Versi mudik Joey Alexander–genap 13 tahun Juni mendatang–adalah konser trio skala besar menjajal set lingkaran utuh 360 derajat sebagai panggung, dikitari 2000 pasang mata pada Minggu malam (22/05/‘16). Ring itu sesekali berputar, sajikan sudut lain dari Jeff “Tain” Watts (drum) dan Dan Chmielinski (bas) yang beradu simetris di seberang piano. Josiah Alexander Sila masih tersembunyikan tinggi piano saat Desember 2011 mainkan “Cantaloupe Island” di hadapan Herbie Hancock pada suatu kesempatan di @america Jakarta. Kendati tak lagi tenggelam (kini wajahnya terlihat plus refleks gerakan bahu atau malah sesekali berdiri), kerangka aransemen, elemen spontan, dan dinamika musisi muda ini berkembang melampaui pertumbuhan fisiknya sejak hijrah ke New York merekam “My Favorite Things” (Motéma Music, 2015).

Tak mudah lagi memetakan musisi-musisi terdahulu yang mempengaruhi permainannnya. Pembuka “Giant Steps” mengalir lincah bak interpretasi veteran tulen lawan-lawannya di Grammy 2016: Christian McBride, Joshua Redman, Donny McCaslin, dan John Scofield yang sudah kepala empat atau bahkan enam. Bukan satu dua pemain jazz mengenal musik sejak dini, akan tetapi Joey seolah mengembalikan jazz sebagai musik yang diajarkan secara langsung, bukan diperoleh bertahun-tahun di bangku sekolah sebagaimana diakui Larry Grenadier, pengisi albumnya, atau diamini Lester Holt yang sama-sama merasa musisi otodidak dalam wawancaranya.

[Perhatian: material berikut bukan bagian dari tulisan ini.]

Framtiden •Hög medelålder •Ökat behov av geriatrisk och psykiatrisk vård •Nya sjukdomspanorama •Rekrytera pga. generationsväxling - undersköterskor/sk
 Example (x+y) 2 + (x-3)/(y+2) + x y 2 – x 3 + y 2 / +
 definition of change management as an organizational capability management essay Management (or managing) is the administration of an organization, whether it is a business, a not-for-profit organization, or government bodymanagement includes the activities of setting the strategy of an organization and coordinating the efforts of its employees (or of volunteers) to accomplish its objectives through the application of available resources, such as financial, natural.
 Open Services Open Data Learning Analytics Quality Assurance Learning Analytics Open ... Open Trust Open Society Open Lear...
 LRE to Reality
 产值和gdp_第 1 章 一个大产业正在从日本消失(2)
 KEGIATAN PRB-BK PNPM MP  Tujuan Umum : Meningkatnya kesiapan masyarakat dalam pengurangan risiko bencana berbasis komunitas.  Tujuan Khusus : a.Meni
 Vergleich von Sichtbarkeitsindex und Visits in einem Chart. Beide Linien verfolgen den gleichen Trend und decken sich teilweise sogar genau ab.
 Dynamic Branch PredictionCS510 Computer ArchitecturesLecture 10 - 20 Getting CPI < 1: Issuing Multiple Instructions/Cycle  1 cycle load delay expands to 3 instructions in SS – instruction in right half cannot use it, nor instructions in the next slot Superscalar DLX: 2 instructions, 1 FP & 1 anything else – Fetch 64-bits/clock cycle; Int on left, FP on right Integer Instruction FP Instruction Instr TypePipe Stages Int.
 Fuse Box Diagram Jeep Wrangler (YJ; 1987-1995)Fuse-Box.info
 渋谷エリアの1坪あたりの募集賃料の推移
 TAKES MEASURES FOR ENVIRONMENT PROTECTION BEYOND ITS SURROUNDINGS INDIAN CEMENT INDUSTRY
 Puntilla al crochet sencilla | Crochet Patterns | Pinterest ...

Mungkin semua itu tak lain dari ungkapan kekaguman, tapi tunggu dulu hal yang didemonstrasikan berikutnya sepulang dari AS. Waltz bersensibilitas ballad tajuk album perdananya menyusul disambung perkenalan memberi kredit anggota band lain, lalu klasik “Over the Rainbow”. Percaya atau tidak sebagai penampil pro Joey mengenal baik penontonnya, dengan nada berempati di sesi usai rehat ia memperkenalkan lagi ballad, “Agar tidak terlalu intens.” Beberapa hari sesudah pertunjukan pun ia mengapresiasi penonton pada laman fans-nya, jujur bilang bahwa sebagian besar pasti baru menyimak jazz, betapa sambutan penuh cinta atas kepulangannya membikin tersentuh.

Tur yang beberapa hari berselang singgah di The Arts Centre NYUAD Dubai itu bawakan juga karya non-standards “City Lights” dan ditutup encore “Rhythm-a-Ning”, nomer rhythm changes jenaka khas Thelonious Monk. Gubernur Basuki Tjahaya Purnama yang naik ke atas panggung di jeda konser adalah pusat perhatian lain sejak awal kedatangannya menonton. Bukan sekedar cameo, Ahok memang sempat menantang Joey Alexander mainkan lagu Betawi “Kicir Kicir” yang ditanggapi serius dengan menghadirkan Barry Likumahuwa dan Dira Sugandi. Ahok pun punya pendapat tentang Joey, ini bukan hanya spesial seperti kata host Najwa Shihab, lebih dari itu secara rohani, ini ada campur tangan Tuhan.
***
Banyak yang takjub mendapati sejarah dicetak, bahwa nominasi Grammy pertama yang membawa nama Indonesia datang dari jazz, yang jangankan kenal ambisi industri, akrab di khalayak pun tidak. Hingga sebagai penjelasan ekstra ada yang harus sebut tak ada konservatori musik di sini, seolah jazznya Joey lantas lahir secara istimewa per se. Namun, di balik pesona ajaib–tak abaikan kerja keras, tekun, dan berkorban tentu saja–jangan-jangan orang lupa mencatat geliat jazz tanah air yang belakangan punya puluhan festival, bintang muda lulusan luar, fan-base serta jalur distribusi non-konvensional, dan bahwa Joey pun adalah anak kandung akses, sesuatu yang generasi bintang sebelumnya harus cari lewat siaran radio gelombang pendek negeri tetangga atau bersabar tunggu platnya tersedia untuk diputar. Mungkin sekarang sudah waktunya dan ini waktunya Joey Alexander.